- _PROBLEM REQUIREMENTS_
Scan the data below and work out how many of its lines contain the word "disk". Give only that number.

Stored data entries:
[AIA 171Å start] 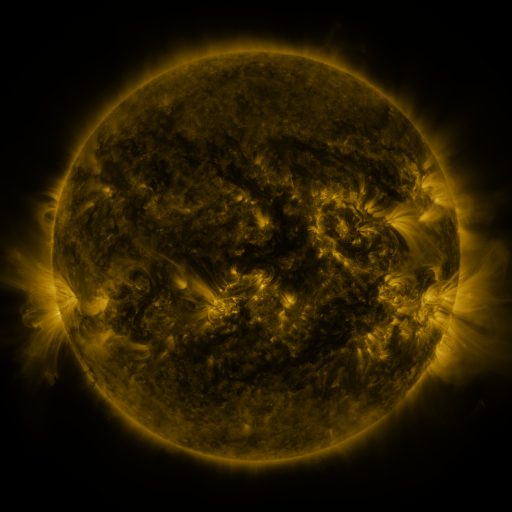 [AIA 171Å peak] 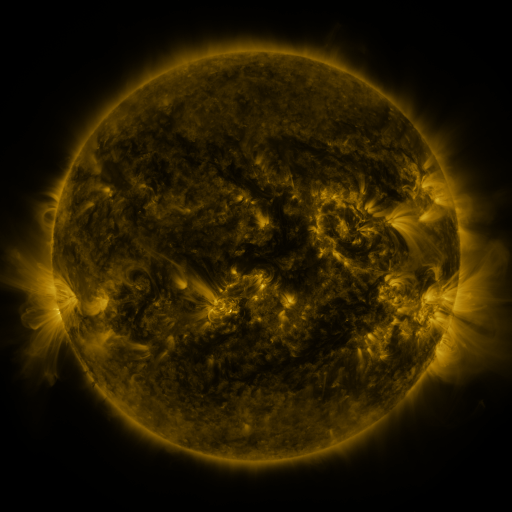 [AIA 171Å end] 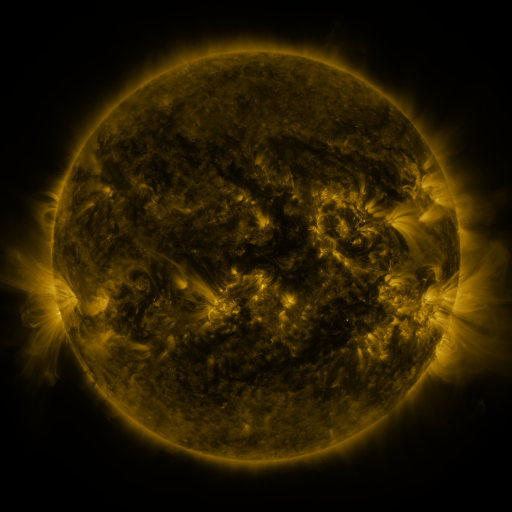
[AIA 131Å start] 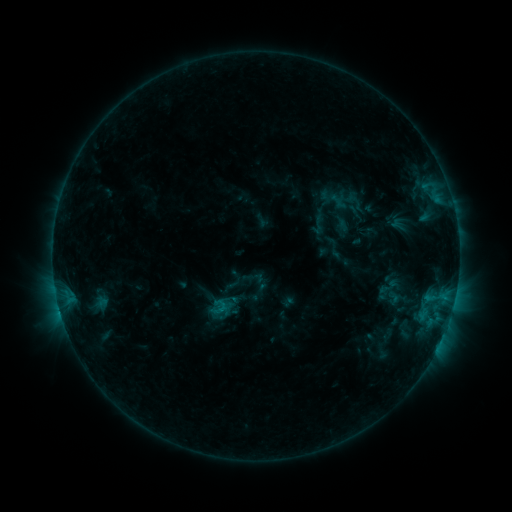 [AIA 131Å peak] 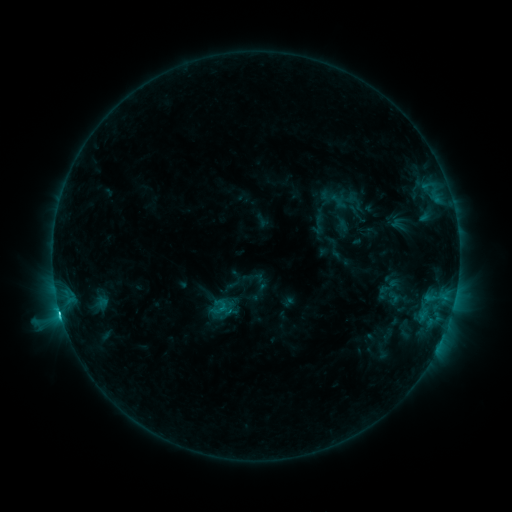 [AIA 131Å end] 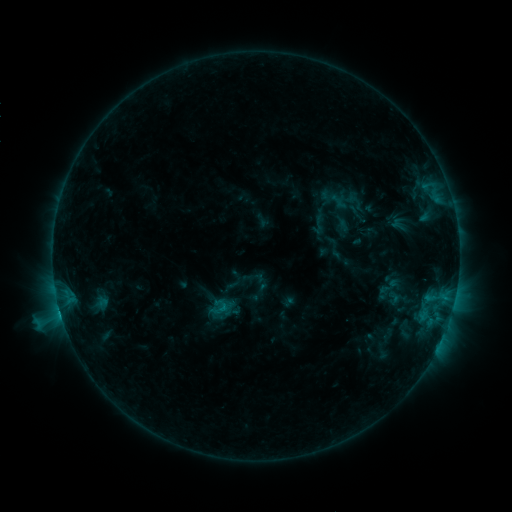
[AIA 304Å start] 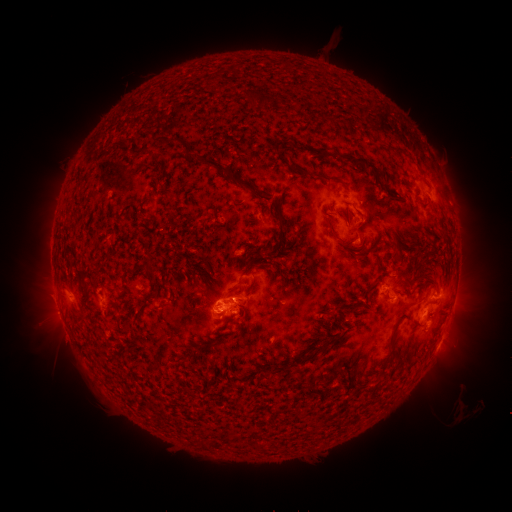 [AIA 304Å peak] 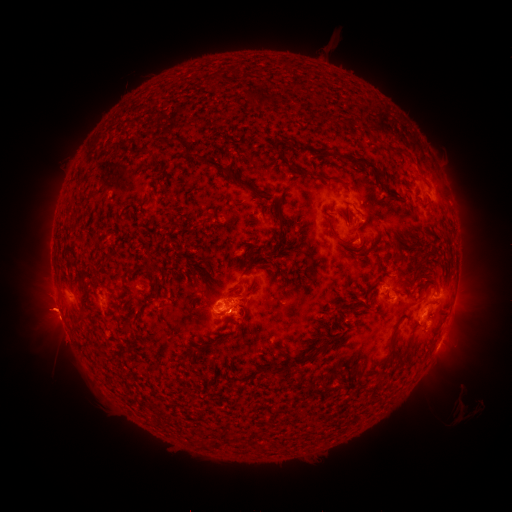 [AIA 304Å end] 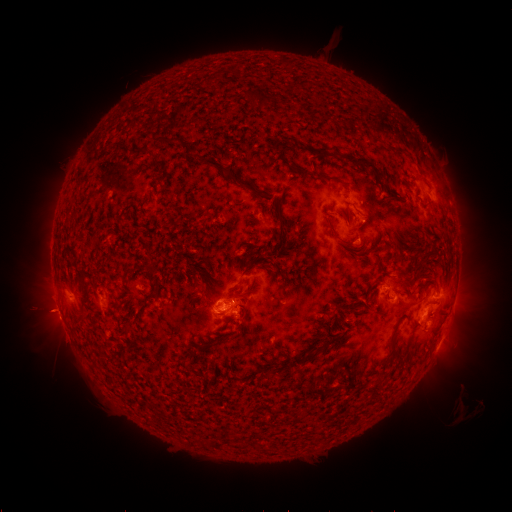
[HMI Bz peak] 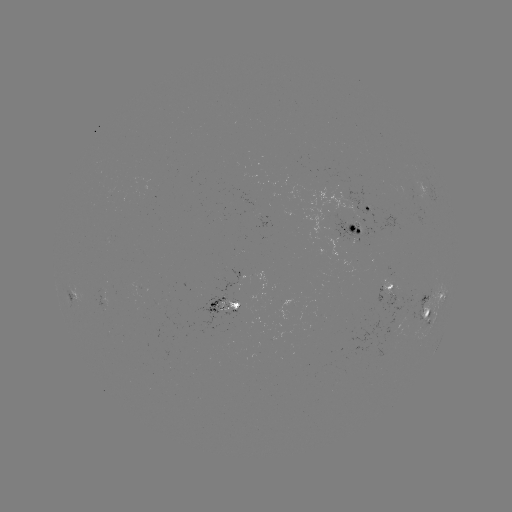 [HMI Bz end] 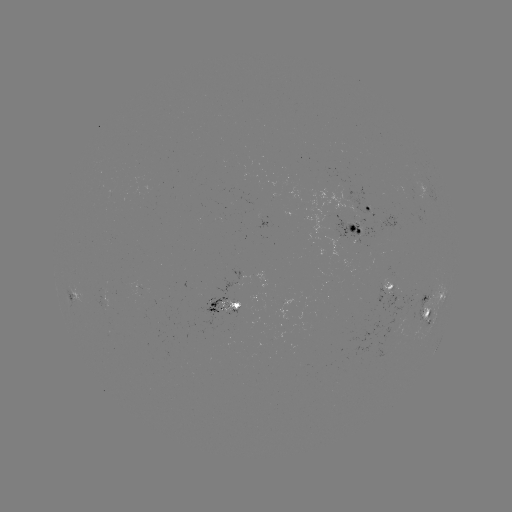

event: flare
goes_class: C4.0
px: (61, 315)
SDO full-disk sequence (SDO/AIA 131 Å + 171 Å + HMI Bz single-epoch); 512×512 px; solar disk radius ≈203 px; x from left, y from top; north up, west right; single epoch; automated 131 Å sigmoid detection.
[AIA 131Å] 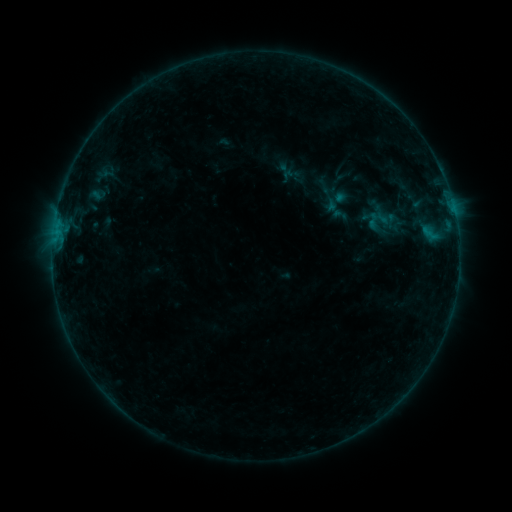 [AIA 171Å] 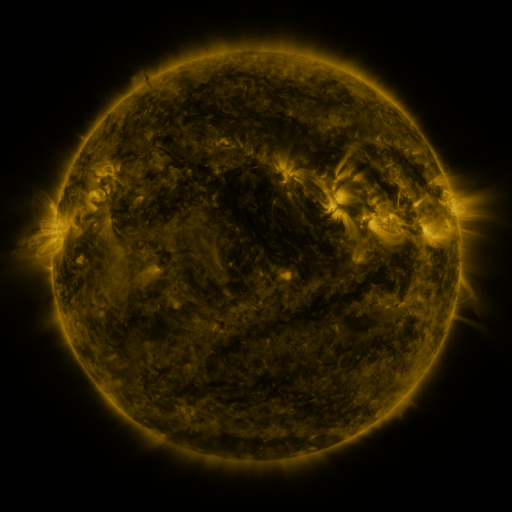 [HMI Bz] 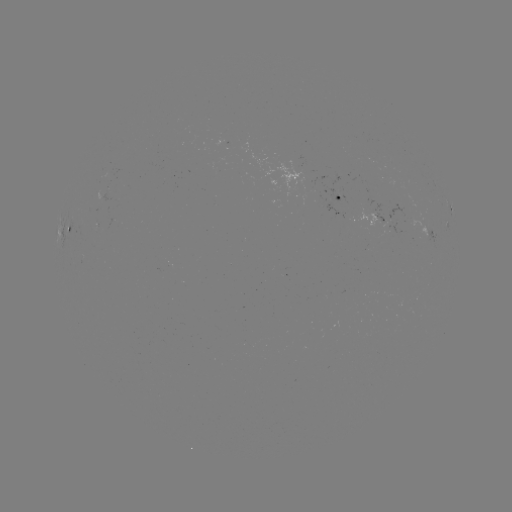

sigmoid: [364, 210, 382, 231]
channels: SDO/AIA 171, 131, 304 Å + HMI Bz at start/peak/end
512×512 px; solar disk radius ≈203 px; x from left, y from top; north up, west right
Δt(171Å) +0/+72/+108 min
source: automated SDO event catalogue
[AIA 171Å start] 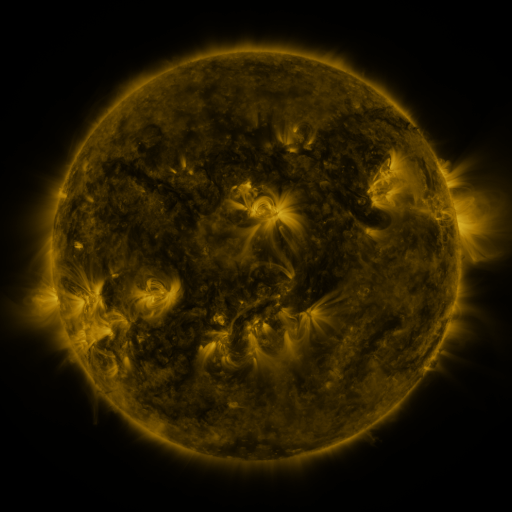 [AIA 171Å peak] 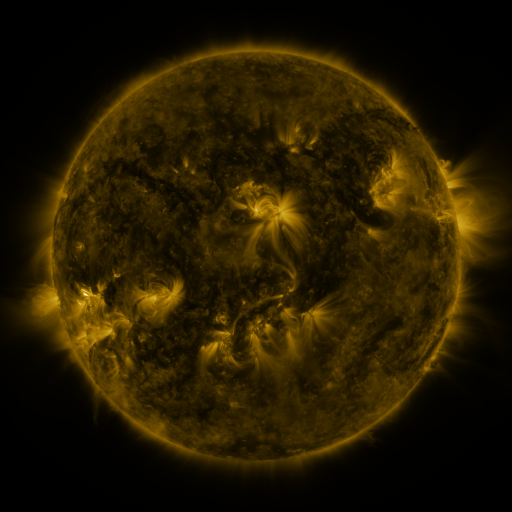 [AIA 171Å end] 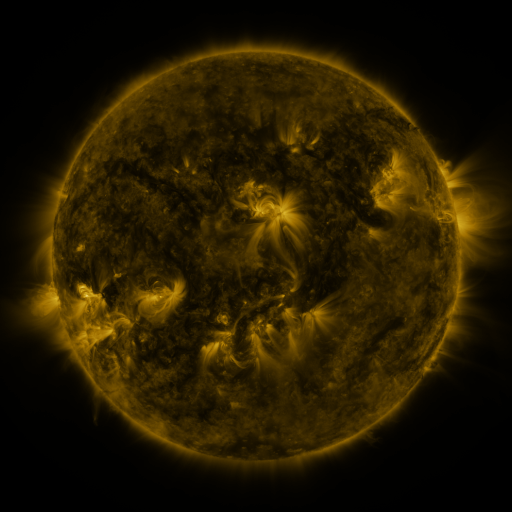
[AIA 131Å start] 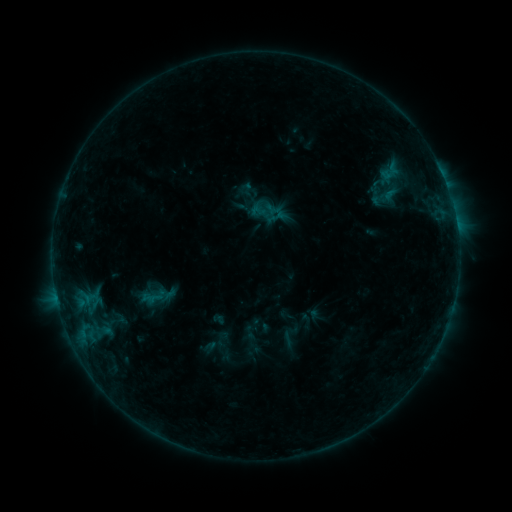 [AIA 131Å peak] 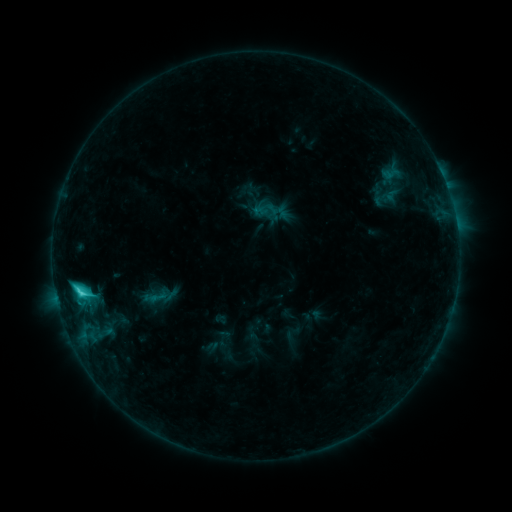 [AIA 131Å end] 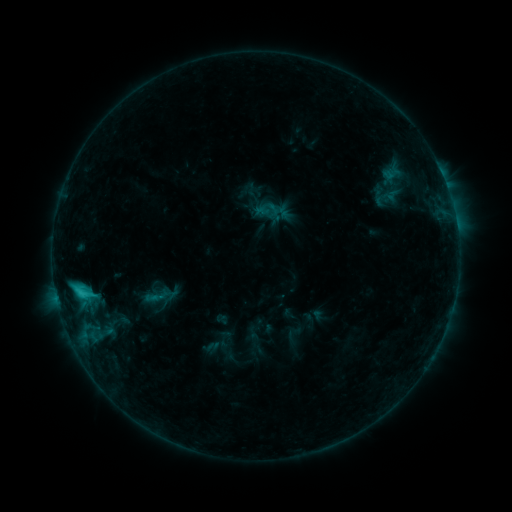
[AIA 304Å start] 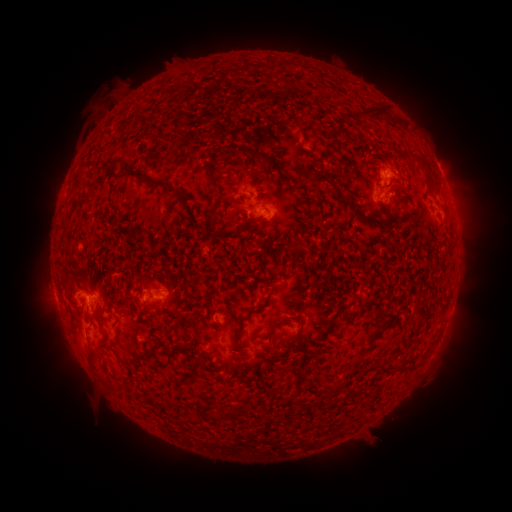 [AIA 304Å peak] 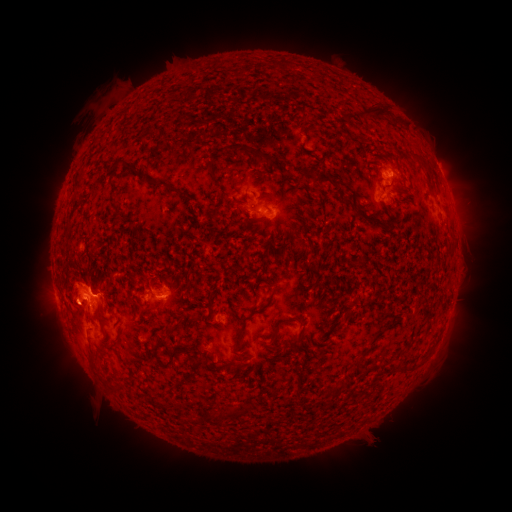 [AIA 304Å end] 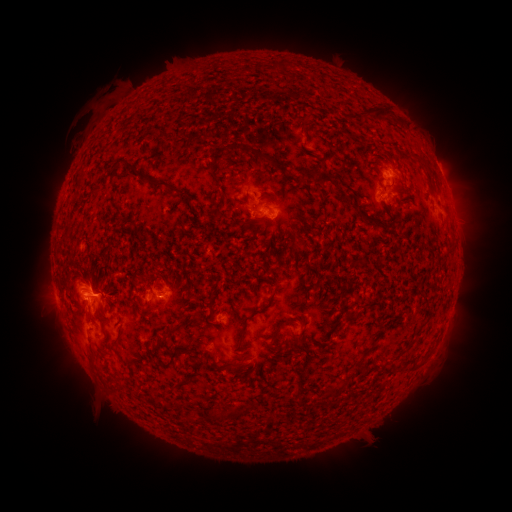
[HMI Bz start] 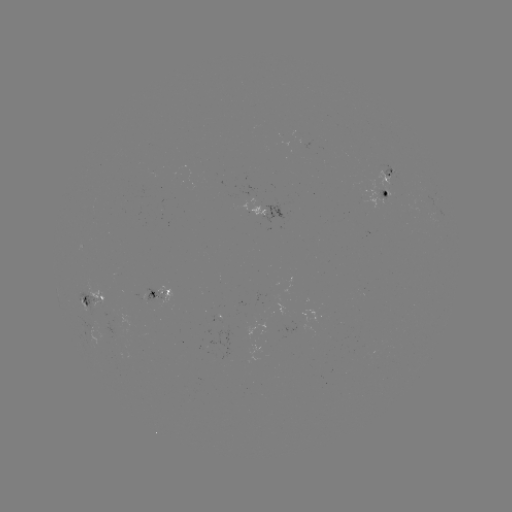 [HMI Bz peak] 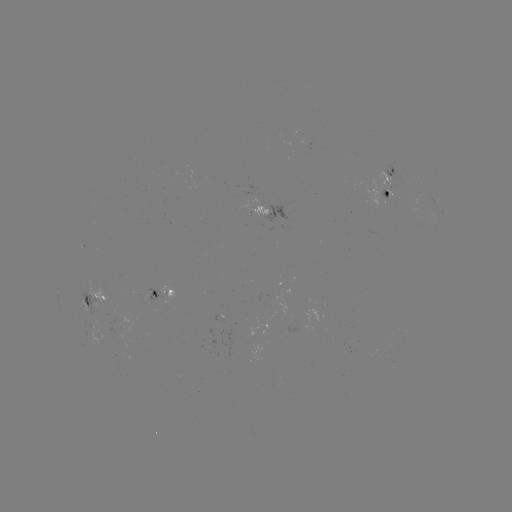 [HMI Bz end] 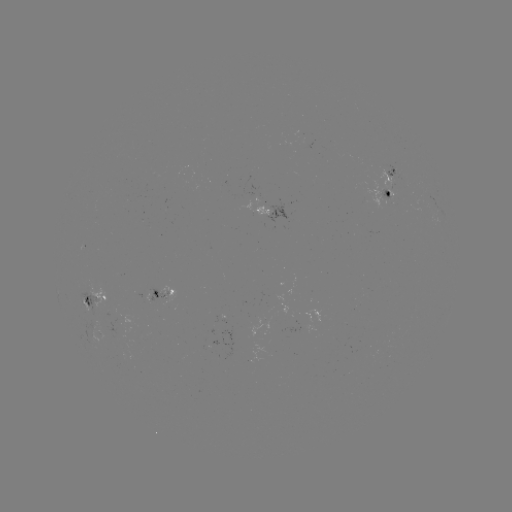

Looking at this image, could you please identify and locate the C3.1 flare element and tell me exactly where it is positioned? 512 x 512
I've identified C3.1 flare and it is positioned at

- _ANSWER_
2